Parmi ces organisations, le mouvement “la Jeune Turquie” qui est devenue active en Turquie et en Afrique du Nord depuis la fin du 19ème siècle. D’autres organisations semblables, ayant pris naissance au Maroc, ont mené des luttes contre la France et ses alliés, telle que le mouvement Abdelkrim El Khattabi, paru au Nord du Maroc depuis 1912.

Les conséquences qui se sont découlées de la première guerre mondiale ont éveillé les sentiments des nationalistes marocains et turcs. Mustapha Kamal qui a réussi à repousser les forces européennes alliées contre son pays est apparu comme un leader libérateur en Turquie. L’écho de ses victoires est parvenu jusqu’au Maroc. Ses succès ont donné une impulsion à Abdelkrim Al Khattabi dans sa résistance contre les occupants français et espagnols.

Certains nationalistes marocains, choqués par la position de la France après la première guerre mondiale,  ont même déclaré leur solidarité et ont montré leur désir de s’engager à côté de Mustapha Kamal (Atatürk) dans ses luttes contre les puissances européennes.

Malgré le protectorat imposé par la France au Maroc, ses relations avec la Turquie se sont poursuivies.
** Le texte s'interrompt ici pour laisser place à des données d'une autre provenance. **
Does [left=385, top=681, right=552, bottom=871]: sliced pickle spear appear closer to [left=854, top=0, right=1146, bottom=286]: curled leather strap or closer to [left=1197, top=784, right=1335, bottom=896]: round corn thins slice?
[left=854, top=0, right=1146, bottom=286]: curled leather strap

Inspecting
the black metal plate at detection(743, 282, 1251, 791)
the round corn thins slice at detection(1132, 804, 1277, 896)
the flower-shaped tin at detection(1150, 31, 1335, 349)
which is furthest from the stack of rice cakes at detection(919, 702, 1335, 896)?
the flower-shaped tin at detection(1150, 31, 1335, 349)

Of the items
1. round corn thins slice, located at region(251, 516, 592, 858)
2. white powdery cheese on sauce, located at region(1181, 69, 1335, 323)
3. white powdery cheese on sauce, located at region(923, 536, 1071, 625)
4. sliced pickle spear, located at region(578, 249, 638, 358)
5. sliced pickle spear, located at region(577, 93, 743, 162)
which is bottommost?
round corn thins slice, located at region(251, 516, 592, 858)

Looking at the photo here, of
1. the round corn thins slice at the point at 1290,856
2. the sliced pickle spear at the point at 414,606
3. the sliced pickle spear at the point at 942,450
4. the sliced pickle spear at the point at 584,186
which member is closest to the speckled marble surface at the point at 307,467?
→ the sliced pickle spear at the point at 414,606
Dès l’indépendance du Maroc, les relations diplomatiques entre les deux pays ont repris. Le Maroc a reçu le premier ambassadeur turc en 1957 et la Turquie a également reçu des ambassadeurs marocains. De même ces relations ont abouti, en 1966, à la signature des conventions et aux échanges de visites officielles entre le Royaume du Maroc et la République de la Turquie.

 


[1] )  Résumé d’une conférence donnée à la faculté des lettres à Rabat  -Maroc- en Février 2006.